SamWiseMinutes3 10 14¶
Dominick, Chris, Michael, Kanika, Craig, Adam, Andrew, Jan, Gavin, …
— Dominick: Run PCHits to get files ready for calibration studies.
— Adam: Modifications to metadata module need for CAF metadata
— Multiple art jobs per grid section —
—> strange python issue.
— IO problem on Bluearc
— Investigate 10 hour metadata job…
— Database issue – can we understand what failed.
— Nate: working on the overlays
— Gavin: Validation files for reconstruction could be made soon (cosmic and small batch GENIE)…
— Is making upgrade to log-file parsing script.
— log file – all files in condor tmp
— production script makes a log of all projects — dumps metadata
— IFDH_fetch can be used on the grid nodes.
— In our UPS setup script, it uses a variable called $file, but doesn’t clear it or reset it. Yuck.
— IFDH_CP took 5 hours to complete an easy copy — 30 minute increments. Uses grid ftp door.
— ran a lot Friday night into Saturday – 4000 files (13.. Period late Feb)
—> Drop box and populating SAM — FTS is a slow step.
— Another batch yesterday – production database broke down.
—> Many reported database failures. Missing stuff varied. Can’t reproduce today.
—> Chris: also noticed the problems — not validity-based tables.

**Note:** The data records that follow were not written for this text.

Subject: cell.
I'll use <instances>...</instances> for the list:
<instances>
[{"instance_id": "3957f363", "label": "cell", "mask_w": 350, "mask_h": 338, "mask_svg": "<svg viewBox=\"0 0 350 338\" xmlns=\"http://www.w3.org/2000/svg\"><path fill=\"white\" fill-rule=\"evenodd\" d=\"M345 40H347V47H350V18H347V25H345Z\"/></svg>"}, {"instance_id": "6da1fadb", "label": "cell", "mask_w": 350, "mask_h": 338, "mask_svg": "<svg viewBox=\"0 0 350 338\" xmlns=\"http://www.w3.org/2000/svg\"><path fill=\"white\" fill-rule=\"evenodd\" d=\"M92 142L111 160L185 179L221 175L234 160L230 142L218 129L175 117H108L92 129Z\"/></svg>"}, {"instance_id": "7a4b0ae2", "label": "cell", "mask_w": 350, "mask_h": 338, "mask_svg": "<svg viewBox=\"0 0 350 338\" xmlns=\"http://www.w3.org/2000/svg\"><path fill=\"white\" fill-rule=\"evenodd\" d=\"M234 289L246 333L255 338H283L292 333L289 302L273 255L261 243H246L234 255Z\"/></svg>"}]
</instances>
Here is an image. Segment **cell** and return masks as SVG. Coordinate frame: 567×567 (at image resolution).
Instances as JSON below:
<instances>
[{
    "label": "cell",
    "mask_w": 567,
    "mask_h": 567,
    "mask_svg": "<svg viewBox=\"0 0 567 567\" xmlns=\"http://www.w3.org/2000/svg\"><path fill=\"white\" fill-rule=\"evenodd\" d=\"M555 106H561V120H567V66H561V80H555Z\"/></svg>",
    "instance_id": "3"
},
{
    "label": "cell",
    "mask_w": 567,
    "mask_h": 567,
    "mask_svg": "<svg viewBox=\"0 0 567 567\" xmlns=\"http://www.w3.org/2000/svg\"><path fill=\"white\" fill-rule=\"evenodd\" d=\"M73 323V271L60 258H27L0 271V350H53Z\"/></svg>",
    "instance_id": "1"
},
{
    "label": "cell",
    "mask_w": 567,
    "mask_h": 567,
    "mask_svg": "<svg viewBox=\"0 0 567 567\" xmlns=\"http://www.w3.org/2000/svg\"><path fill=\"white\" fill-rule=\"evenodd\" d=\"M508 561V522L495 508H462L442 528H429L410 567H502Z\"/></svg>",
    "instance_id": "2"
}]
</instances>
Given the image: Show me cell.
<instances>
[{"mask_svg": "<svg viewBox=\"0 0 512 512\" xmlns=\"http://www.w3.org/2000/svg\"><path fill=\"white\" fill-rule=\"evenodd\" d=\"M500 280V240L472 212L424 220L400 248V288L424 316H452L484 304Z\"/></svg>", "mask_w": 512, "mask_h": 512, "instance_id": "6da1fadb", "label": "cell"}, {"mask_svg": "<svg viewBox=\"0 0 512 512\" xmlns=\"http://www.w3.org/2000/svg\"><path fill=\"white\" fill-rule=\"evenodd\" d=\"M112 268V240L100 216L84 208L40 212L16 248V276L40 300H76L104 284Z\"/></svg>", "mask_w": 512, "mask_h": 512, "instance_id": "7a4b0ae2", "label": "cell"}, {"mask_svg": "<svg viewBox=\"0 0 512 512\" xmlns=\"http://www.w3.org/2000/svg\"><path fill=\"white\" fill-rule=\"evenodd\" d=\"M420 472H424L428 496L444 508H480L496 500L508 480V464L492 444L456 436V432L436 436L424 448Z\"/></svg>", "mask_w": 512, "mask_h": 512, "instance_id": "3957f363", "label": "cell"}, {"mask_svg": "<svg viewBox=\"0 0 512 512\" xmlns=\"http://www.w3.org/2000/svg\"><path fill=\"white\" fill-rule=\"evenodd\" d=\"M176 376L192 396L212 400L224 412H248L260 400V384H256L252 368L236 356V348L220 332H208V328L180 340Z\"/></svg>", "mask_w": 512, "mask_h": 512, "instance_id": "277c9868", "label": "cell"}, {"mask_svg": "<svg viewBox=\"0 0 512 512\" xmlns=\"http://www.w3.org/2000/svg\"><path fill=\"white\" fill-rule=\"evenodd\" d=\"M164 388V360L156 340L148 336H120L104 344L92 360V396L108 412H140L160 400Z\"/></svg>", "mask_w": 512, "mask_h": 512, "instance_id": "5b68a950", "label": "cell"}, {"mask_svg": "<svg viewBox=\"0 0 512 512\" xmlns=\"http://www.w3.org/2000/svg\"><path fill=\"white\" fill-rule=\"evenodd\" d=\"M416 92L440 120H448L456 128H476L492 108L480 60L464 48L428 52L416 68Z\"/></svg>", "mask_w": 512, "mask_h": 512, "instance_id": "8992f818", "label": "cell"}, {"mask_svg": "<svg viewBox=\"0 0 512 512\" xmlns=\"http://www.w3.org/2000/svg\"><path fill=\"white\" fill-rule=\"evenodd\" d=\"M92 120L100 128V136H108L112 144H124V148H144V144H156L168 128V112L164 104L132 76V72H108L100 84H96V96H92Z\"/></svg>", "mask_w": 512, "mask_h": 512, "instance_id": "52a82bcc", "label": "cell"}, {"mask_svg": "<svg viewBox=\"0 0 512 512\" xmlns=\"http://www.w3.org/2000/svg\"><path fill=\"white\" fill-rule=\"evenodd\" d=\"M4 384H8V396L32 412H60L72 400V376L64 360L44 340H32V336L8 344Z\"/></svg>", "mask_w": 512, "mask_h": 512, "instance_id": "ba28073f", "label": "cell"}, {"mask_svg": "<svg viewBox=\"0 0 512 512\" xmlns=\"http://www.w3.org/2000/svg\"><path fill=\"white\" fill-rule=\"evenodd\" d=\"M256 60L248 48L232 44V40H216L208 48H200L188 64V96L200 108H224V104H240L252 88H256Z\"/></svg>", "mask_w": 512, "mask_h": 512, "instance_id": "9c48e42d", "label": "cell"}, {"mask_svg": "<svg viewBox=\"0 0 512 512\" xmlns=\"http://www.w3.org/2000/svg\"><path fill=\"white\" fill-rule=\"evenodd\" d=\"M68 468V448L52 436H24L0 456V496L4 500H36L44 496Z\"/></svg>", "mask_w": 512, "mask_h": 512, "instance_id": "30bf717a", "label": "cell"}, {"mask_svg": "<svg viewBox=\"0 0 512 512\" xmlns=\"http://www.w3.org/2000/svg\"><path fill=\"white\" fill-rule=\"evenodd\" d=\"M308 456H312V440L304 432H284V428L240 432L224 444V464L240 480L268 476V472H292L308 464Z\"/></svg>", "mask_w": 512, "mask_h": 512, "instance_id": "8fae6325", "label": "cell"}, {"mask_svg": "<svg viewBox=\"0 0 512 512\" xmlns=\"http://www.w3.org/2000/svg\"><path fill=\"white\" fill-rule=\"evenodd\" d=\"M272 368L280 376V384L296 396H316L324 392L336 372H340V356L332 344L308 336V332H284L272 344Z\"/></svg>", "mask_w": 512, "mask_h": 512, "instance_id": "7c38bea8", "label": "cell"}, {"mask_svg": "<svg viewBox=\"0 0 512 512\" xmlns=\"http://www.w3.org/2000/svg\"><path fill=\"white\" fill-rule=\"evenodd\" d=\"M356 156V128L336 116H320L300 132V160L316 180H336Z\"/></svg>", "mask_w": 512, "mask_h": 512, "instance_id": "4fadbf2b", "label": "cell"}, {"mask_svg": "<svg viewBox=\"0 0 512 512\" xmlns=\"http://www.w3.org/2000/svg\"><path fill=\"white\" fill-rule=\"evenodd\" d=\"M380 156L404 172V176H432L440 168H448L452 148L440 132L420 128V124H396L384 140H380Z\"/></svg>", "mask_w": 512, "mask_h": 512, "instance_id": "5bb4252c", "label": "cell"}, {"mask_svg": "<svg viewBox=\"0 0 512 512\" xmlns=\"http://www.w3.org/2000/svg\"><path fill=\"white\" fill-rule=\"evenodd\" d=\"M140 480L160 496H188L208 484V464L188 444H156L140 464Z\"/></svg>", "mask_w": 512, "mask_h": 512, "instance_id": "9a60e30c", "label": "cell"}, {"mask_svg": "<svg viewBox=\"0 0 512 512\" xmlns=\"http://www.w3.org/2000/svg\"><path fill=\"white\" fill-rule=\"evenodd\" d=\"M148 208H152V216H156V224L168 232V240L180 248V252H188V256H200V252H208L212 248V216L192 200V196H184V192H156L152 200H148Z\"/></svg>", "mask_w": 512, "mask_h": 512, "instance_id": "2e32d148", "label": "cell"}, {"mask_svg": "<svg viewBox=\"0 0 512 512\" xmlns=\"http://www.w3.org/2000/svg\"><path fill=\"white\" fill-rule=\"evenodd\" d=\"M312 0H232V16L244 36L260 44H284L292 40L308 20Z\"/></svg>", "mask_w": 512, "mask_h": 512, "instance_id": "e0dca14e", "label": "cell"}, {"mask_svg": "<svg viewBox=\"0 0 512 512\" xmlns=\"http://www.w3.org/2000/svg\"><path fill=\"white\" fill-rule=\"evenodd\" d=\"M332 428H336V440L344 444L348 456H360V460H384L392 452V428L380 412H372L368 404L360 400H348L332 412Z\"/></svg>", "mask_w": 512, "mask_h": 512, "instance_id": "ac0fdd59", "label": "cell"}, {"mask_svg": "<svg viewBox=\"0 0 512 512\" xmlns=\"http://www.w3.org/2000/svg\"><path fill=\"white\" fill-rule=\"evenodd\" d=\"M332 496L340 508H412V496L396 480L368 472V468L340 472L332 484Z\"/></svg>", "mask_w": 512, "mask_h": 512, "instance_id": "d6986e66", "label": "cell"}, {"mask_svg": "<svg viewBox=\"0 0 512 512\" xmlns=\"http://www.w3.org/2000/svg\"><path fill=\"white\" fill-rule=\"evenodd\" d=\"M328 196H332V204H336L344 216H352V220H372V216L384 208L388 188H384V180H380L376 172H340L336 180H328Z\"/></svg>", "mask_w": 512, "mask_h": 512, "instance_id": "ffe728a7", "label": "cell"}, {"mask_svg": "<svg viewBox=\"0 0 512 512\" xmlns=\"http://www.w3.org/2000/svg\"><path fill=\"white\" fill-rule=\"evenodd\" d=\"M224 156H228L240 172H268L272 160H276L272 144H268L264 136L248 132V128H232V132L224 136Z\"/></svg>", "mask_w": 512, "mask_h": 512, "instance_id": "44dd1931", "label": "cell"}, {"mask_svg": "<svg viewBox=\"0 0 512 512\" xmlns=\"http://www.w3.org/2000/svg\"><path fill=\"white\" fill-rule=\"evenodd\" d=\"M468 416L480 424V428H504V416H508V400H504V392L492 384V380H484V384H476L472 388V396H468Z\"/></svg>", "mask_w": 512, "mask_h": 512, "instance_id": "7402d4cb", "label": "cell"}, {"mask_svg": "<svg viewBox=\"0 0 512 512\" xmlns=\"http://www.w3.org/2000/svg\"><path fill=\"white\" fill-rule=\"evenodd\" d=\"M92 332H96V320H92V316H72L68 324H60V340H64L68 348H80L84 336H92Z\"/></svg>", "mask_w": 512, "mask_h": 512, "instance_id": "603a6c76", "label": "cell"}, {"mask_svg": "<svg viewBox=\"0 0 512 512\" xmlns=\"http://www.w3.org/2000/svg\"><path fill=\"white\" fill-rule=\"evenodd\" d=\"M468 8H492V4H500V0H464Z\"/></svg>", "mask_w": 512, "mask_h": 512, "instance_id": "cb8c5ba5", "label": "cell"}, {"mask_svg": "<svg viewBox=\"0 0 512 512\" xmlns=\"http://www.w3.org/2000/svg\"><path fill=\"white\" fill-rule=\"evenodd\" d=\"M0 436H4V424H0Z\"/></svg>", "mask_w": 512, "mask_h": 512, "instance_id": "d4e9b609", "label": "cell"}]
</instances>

—> Succeeded connections were fast (<1 s), but failures were taking a long time.
— New setup scripts last week to move to “prod” from “dev” (back ports made a day after tag was released – late Friday)
—> Currently one subRun per job.
— FTS : 150 files per hour (30s per file). Is this reasonable?
— FTS can declare files much faster than that. Pending 3400 (waiting for tape). 6400 new files (extracting meta data). Waiting for NSTORE tape levels.
— Is Bluearc the slowdown? I/O off the BlueArc — may need a different intermediate staging location.
— Could be stuck extracting the metadata
— For Eric it took 4 days for FTS to catch up.
— For drift need everything – attenuation and absolute, just need a good time period.
— Chris will look at MC files today — bottleneck for everyone tuning.
— Dominick will spend a little time to get the multiple sections run.
Gavin FD MC – PC hits:
— Passed to calibration group
— Ran 10,000 jobs 2E+06 spills (4.0E+06 spills is the goal for a full production)
— Ran over the weekend – Jobs ran Friday, all files in SAM, on site, (CVMFS problems),
—> 2000 jobs perfect, — 10 errors, “fatal root error”, 8000 jobs in 2nd dataset, only missing 20 missing out of 8000 out of one recovery.
Dominick – about 5% failure from from the 4000 jobs that ran.
Nate: Python script is limiting factor for running multiple files per job section:
— python script isn’t working properly on grid nodes.
— "os module not found"…
— suggest to do “which python” and dump out python environmental variables.